MESSENGER shows Mercury's magnetic field to be almost 4 billion years old

NASA's MESSENGER probe has posthumously turned up valuable observations revealing some of Mercury's long-held secrets (Photo: NASA)
NASA's MESSENGER probe has posthumously turned up valuable observations revealing some of Mercury's long-held secrets (Photo: NASA)

Around one week after it smashed spectacularly into Mercury, NASA's MESSENGER probe has posthumously turned up valuable observations revealing some of the planet's long-held secrets. Using data gleaned from the spacecraft's closest pass of the planet earlier this year, scientists have established its magnetic field to be almost 4 billion years old, shedding new light on how Mercury has evolved over its 4.5 billion year lifespan.

During a flyby of Mercury in 1974, the Mariner 10 space probe first detected the planet's global magnetic field and a large, iron-rich core. At the time, Mariner 10 measured the strength of this field to be around one hundred times weaker than Earth's. Not in the four decades since have we so closely studied the makeup of our solar system's smallest planet.
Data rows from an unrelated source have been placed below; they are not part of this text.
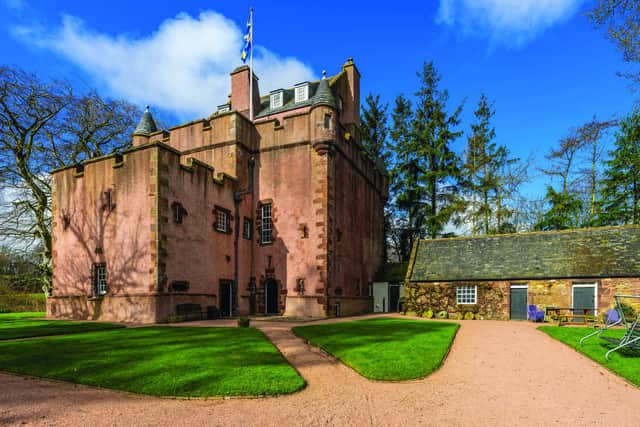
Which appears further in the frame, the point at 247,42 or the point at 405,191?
the point at 405,191

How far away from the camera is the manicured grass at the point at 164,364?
6492 mm

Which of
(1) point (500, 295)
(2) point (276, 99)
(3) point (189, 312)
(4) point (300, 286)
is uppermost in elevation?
(2) point (276, 99)

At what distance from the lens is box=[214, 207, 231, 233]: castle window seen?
21.8m

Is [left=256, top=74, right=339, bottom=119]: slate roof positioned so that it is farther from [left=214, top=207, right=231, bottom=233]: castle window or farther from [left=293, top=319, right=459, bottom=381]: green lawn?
[left=293, top=319, right=459, bottom=381]: green lawn

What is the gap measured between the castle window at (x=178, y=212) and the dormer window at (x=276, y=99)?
570 inches

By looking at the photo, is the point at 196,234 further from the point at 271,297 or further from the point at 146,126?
the point at 146,126

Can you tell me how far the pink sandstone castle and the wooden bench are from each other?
26 centimetres

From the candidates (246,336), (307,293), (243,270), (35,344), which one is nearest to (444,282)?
(307,293)

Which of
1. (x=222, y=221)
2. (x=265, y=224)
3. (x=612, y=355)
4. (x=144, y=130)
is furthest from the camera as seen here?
(x=144, y=130)

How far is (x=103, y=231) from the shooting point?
66.2ft

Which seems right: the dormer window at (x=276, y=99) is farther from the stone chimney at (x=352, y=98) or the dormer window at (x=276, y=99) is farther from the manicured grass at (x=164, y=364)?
the manicured grass at (x=164, y=364)

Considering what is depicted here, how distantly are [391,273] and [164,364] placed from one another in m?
26.2

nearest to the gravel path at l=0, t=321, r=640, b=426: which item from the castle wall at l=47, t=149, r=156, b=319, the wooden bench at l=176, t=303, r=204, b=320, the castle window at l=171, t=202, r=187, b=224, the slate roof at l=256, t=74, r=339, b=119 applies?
the wooden bench at l=176, t=303, r=204, b=320

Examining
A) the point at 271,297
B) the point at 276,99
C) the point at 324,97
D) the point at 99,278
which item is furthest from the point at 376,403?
the point at 276,99
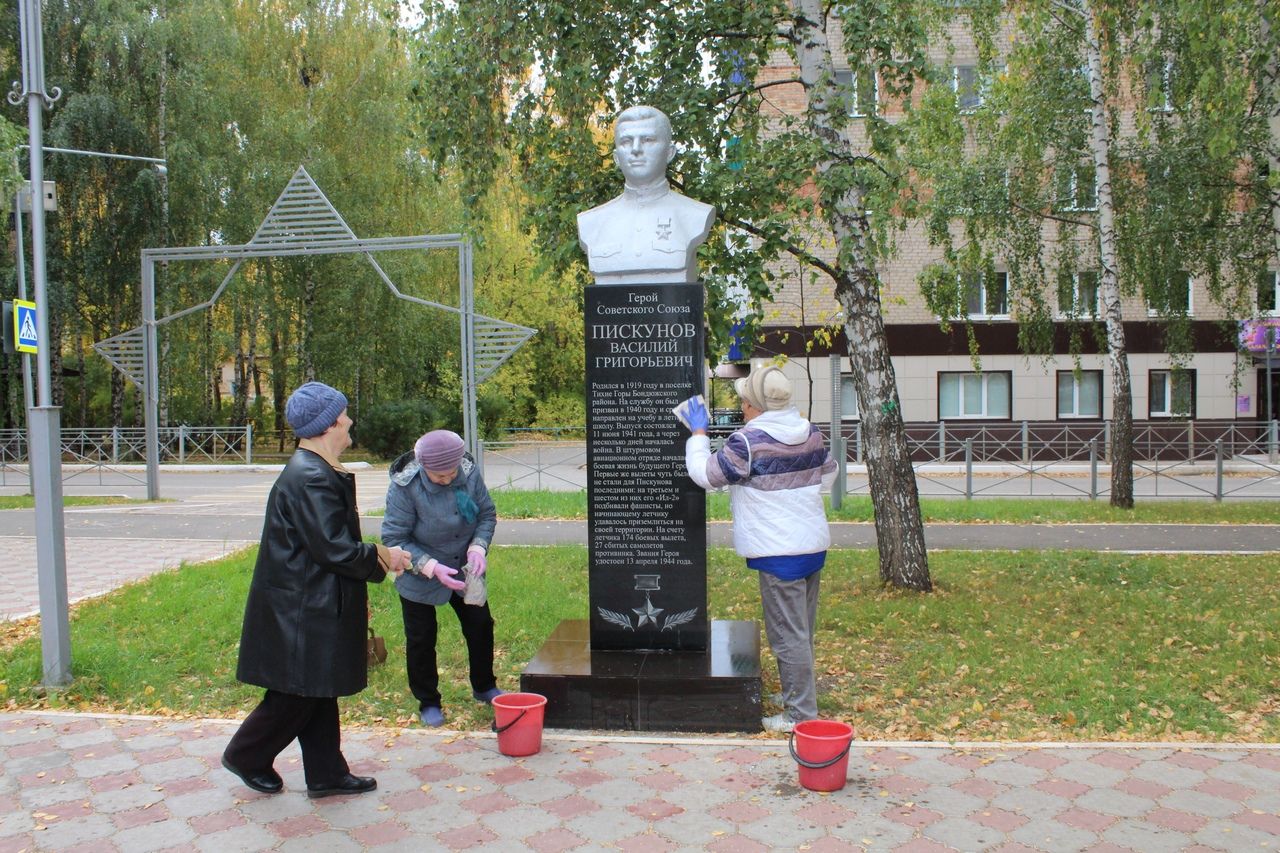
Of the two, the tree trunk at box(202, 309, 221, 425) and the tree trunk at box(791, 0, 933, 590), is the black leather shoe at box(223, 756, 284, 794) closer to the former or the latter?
the tree trunk at box(791, 0, 933, 590)

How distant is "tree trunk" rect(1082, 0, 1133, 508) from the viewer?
13.5 meters

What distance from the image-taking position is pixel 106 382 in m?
32.9

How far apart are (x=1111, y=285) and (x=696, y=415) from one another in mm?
10704

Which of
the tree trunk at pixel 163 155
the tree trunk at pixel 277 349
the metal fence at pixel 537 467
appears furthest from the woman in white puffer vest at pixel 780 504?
the tree trunk at pixel 277 349

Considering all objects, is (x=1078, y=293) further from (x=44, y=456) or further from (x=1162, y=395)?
(x=44, y=456)

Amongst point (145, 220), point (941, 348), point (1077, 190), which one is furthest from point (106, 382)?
point (1077, 190)

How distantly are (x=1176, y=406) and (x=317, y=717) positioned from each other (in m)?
18.3

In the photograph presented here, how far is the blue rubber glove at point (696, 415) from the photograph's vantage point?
191 inches

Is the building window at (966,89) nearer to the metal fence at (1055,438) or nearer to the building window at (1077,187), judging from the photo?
the building window at (1077,187)

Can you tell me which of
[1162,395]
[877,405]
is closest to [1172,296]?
[877,405]

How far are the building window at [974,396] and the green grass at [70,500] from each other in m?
17.6

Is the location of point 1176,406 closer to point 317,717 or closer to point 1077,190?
point 1077,190

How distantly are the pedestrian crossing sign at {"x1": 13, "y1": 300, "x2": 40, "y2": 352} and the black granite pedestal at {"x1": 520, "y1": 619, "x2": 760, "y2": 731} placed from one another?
3.55 meters

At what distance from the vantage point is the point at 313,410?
12.7 ft
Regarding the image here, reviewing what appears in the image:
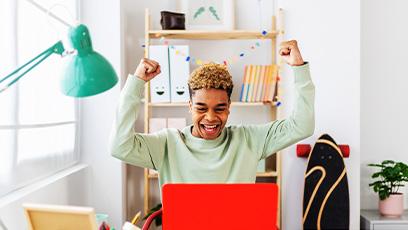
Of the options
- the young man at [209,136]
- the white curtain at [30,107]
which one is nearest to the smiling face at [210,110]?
the young man at [209,136]

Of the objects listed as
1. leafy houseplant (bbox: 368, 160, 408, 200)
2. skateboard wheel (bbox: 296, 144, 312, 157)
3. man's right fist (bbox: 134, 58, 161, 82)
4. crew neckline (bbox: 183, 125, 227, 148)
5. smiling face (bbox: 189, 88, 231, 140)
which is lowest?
leafy houseplant (bbox: 368, 160, 408, 200)

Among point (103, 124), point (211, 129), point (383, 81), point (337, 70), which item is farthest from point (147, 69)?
point (383, 81)

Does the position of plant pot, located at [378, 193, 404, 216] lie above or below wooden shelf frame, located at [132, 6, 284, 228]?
below

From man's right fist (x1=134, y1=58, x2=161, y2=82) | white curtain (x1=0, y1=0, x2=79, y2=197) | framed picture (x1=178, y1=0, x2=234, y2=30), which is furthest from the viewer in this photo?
framed picture (x1=178, y1=0, x2=234, y2=30)

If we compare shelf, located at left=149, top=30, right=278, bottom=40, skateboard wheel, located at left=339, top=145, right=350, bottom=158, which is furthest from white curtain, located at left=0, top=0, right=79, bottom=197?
skateboard wheel, located at left=339, top=145, right=350, bottom=158

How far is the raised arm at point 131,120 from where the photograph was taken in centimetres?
186

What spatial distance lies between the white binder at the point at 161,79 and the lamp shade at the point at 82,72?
2201mm

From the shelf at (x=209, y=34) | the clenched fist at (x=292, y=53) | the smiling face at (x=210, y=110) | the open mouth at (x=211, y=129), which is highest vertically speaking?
the shelf at (x=209, y=34)

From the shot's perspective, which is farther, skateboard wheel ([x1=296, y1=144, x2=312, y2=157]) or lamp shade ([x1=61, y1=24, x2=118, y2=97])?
skateboard wheel ([x1=296, y1=144, x2=312, y2=157])

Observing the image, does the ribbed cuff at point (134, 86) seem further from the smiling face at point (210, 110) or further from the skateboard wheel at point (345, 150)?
the skateboard wheel at point (345, 150)

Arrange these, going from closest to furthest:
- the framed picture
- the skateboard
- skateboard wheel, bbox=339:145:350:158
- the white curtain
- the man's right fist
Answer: the man's right fist < the white curtain < the skateboard < skateboard wheel, bbox=339:145:350:158 < the framed picture

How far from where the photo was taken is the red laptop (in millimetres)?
1291

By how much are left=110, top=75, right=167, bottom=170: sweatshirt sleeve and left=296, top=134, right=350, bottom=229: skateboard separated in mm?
1474

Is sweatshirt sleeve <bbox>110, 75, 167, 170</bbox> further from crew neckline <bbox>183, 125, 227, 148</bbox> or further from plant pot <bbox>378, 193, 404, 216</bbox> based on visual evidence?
plant pot <bbox>378, 193, 404, 216</bbox>
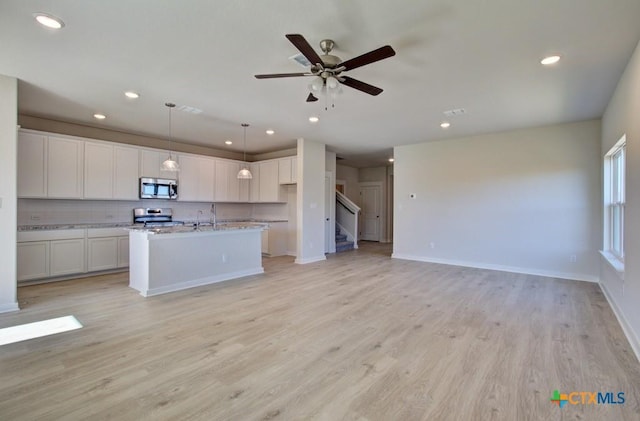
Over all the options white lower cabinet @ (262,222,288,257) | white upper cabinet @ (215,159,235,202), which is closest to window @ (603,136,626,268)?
white lower cabinet @ (262,222,288,257)

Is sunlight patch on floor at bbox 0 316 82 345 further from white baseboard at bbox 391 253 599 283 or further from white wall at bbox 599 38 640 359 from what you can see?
white baseboard at bbox 391 253 599 283

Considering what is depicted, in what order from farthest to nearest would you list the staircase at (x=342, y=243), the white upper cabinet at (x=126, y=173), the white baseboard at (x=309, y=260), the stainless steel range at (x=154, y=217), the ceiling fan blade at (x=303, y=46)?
the staircase at (x=342, y=243) → the white baseboard at (x=309, y=260) → the stainless steel range at (x=154, y=217) → the white upper cabinet at (x=126, y=173) → the ceiling fan blade at (x=303, y=46)

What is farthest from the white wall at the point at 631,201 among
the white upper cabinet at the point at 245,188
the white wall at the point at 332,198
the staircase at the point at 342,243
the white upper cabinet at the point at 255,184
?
the white upper cabinet at the point at 245,188

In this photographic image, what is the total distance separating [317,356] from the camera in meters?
2.54

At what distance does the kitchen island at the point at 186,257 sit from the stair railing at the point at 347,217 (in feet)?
13.8

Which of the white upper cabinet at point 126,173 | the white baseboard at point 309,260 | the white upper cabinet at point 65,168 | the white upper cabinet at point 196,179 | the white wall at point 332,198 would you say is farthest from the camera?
the white wall at point 332,198

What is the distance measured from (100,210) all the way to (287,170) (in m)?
3.87

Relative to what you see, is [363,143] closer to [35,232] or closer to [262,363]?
[262,363]

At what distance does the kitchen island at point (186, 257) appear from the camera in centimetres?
425

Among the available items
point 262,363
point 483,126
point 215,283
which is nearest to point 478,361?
point 262,363

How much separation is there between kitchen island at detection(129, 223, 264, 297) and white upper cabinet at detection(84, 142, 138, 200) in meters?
1.56

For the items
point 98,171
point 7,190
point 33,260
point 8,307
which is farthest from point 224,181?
point 8,307

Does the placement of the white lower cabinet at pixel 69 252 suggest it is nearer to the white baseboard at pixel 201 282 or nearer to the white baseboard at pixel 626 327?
the white baseboard at pixel 201 282

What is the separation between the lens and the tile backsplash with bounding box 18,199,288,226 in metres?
5.15
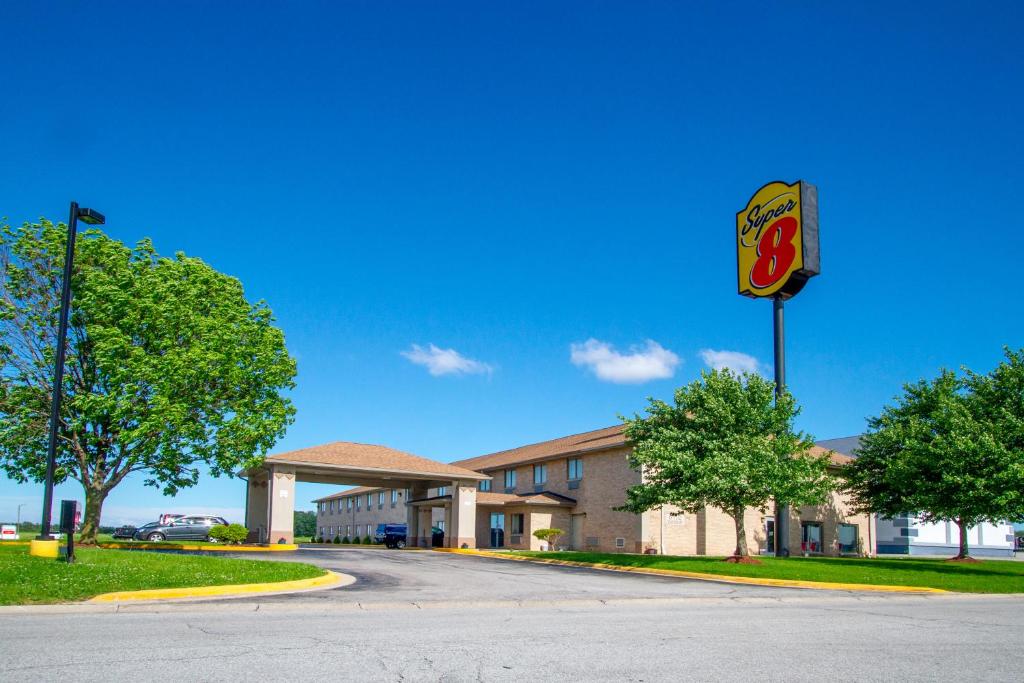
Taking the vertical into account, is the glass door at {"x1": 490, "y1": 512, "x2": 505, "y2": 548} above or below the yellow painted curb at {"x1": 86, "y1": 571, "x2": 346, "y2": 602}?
below

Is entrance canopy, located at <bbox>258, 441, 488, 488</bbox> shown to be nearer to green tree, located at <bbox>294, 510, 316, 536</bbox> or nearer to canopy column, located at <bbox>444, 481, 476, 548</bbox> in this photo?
canopy column, located at <bbox>444, 481, 476, 548</bbox>

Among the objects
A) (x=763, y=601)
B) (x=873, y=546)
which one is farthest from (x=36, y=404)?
(x=873, y=546)

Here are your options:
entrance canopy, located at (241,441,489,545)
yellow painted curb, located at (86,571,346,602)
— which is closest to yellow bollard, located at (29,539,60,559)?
yellow painted curb, located at (86,571,346,602)

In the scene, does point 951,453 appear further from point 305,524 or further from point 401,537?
point 305,524

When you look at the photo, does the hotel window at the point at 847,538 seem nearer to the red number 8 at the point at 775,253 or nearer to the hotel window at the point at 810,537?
the hotel window at the point at 810,537

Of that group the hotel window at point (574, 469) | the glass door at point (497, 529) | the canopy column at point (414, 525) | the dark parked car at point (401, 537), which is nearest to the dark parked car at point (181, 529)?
the dark parked car at point (401, 537)

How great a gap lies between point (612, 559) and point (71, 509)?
2045 cm

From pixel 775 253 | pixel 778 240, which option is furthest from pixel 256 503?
pixel 778 240

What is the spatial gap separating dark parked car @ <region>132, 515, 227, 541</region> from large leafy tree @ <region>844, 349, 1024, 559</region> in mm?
32439

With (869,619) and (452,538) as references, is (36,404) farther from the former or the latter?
(869,619)

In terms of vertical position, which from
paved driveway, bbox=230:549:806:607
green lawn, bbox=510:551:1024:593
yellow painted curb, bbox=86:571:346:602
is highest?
yellow painted curb, bbox=86:571:346:602

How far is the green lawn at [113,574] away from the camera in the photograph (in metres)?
13.9

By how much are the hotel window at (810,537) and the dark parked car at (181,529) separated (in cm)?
3119

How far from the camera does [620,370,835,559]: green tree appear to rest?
29.9 m
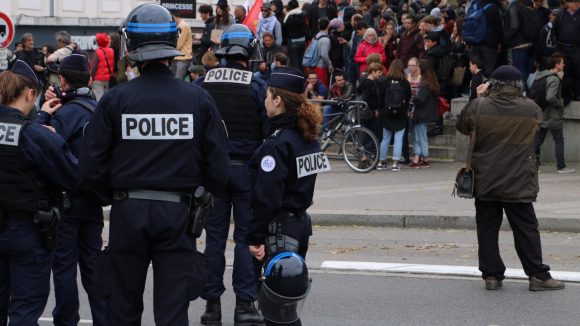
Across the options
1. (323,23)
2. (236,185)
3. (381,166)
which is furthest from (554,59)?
(236,185)

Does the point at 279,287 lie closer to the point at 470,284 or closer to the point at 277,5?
the point at 470,284

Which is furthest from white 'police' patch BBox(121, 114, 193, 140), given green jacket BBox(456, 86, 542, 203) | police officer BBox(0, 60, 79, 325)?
green jacket BBox(456, 86, 542, 203)

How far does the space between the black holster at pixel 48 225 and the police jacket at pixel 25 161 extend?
0.20ft

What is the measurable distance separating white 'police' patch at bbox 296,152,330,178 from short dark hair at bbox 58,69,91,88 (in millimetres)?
1738

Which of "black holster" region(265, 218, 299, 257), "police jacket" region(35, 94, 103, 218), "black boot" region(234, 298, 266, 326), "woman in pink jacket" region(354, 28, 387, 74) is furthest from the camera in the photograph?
"woman in pink jacket" region(354, 28, 387, 74)

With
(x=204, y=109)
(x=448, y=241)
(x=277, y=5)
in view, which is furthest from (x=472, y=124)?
(x=277, y=5)

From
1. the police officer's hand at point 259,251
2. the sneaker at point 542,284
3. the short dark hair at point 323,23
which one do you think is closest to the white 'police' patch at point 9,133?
the police officer's hand at point 259,251

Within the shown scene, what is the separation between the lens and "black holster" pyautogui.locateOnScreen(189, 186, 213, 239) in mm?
5637

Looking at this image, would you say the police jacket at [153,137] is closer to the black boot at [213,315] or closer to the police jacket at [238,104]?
the police jacket at [238,104]

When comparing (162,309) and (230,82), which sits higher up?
(230,82)

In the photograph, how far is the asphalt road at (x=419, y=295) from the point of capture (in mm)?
8328

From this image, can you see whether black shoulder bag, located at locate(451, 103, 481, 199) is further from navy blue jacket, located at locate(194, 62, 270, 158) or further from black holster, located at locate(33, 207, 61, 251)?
black holster, located at locate(33, 207, 61, 251)

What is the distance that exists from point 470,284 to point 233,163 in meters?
2.59

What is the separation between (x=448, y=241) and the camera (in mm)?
12031
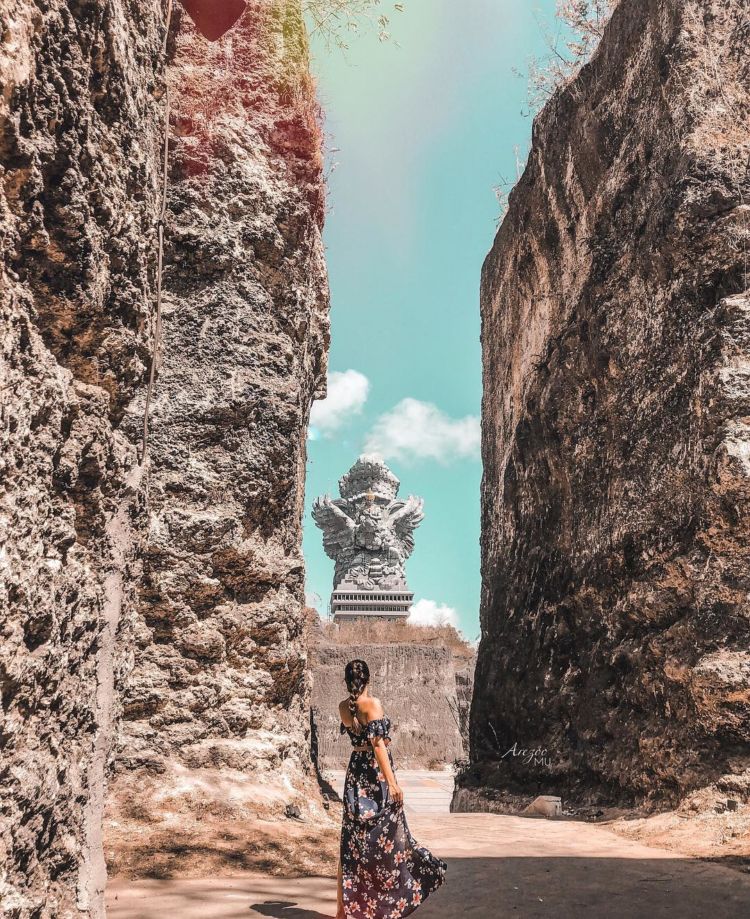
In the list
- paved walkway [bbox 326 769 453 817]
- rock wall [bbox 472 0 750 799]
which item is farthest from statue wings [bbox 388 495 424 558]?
rock wall [bbox 472 0 750 799]

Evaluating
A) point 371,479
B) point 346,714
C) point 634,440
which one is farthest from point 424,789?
point 371,479

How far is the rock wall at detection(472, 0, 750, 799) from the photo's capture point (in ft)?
19.9

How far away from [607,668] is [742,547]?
1961 mm

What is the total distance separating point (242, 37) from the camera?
716 cm

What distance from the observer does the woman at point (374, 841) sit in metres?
3.32

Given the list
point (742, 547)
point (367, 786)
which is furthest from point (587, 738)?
point (367, 786)

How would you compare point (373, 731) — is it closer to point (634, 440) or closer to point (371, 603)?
point (634, 440)

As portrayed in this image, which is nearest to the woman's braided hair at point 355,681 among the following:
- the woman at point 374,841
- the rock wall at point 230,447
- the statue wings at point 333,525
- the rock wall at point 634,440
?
the woman at point 374,841

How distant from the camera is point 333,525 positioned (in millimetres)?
21641

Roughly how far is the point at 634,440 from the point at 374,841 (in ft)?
16.3

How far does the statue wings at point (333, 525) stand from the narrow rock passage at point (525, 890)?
52.7 feet

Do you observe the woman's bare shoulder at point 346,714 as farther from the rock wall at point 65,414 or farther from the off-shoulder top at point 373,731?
the rock wall at point 65,414

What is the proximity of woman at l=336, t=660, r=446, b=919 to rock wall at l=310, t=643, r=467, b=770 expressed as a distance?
9.90 metres

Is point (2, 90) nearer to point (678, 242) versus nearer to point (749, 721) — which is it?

Since it first entered orbit in 2011, MESSENGER had made passes of Mercury as close as 200 km (124 mi). But in late 2014 and early 2015, the spacecraft really went in for the kill, skipping past the planet's surface at an altitude of just 15 km (9 mi). It was during this pass that MESSENGER's magnetometer examined the magnetism of rocks on the surface, gathering data that would reveal for the first time the age of the global magnetic field to be 3.7 to 3.9 billion years old.

"If we didn’t have these recent observations, we would never have known how Mercury’s magnetic field evolved over time," says Catherine Johnson, planetary scientist at the University of British Columbia and lead author of the study. "It’s just been waiting to tell us its story."

It is the motion of the liquid iron inside the planet's core that produces the magnetic field. Deducing how long it has existed could help scientists form a more complete picture of the planet's history, geology and chemical makeup.

The findings of the study were published in the journal Science Express.